今まで男として育てられ、ドレスを着るのも初めてなのだ。見るぶんには可愛いが、着てしまった丈がら短いとはいえ重量感がとてつもない。
「可愛い…だろうか?」
「はい。ただ…、そのキノコ頭をどうにかされた方が」
「だーかーら!マッシュルームヘアだ!」
「どちらも同じで──!リード様!おはようございます。如何なさいましたか?」
いつの間にやらここに居たリードに、エディは外面の笑みを浮かべた。
随分と態度が違うぞ!
頬を膨らませ、エディの背中を叩く。叩くといっても、軽いものなので、エディは楽しげに笑っていた。
「…可愛い」
リードがハリエットの顔を覗き込む。まだ子供だからか、身長はハリエットの方がやや高い。

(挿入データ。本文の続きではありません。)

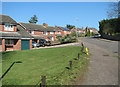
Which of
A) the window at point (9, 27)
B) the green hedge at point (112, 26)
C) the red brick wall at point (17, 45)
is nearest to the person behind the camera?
the window at point (9, 27)

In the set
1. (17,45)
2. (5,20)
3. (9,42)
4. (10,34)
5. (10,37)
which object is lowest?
(17,45)

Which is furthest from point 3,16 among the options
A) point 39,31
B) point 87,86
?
point 87,86

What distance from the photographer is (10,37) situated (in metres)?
26.1

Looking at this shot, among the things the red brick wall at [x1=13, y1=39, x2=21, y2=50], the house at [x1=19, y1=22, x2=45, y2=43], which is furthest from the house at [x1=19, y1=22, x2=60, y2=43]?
the red brick wall at [x1=13, y1=39, x2=21, y2=50]

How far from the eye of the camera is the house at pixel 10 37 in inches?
1011

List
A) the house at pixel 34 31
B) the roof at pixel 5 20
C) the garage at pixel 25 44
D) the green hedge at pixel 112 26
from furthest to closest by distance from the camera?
the green hedge at pixel 112 26
the house at pixel 34 31
the garage at pixel 25 44
the roof at pixel 5 20

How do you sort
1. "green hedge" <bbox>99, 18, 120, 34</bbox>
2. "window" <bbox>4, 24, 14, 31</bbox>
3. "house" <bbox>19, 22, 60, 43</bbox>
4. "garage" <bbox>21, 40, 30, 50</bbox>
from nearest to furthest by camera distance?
"window" <bbox>4, 24, 14, 31</bbox> < "garage" <bbox>21, 40, 30, 50</bbox> < "house" <bbox>19, 22, 60, 43</bbox> < "green hedge" <bbox>99, 18, 120, 34</bbox>

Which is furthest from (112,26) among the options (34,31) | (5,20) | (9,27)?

「有り難う存じます。しかし、昨日は気持ち悪いと仰ったのに随分と改まったんですね?」
「あぁ。昨日は気持ち悪かった。だが、女性に対して気持ち悪いと言うのは、悪かった事だと思っている。すまなかった」
眉を下げ、謝罪するリードに母性本能が擽られ、『まぁ、いいです』と呟いた。
「けれど!ご令嬢に気持ち悪い等という失礼な発言をされては、クグルス家の名が廃ります。例え、そう思われたとしても、仰ってはいけません」
リードは承知したとでも言うように、頷いた。
お兄様は貴族社会で生きていけるのか?
そんな疑問が頭を過る。加えて、どこから引き取ったのかさえも分からない彼に、どの辺りまで教えた方が良いのか、分からず戸惑っていた。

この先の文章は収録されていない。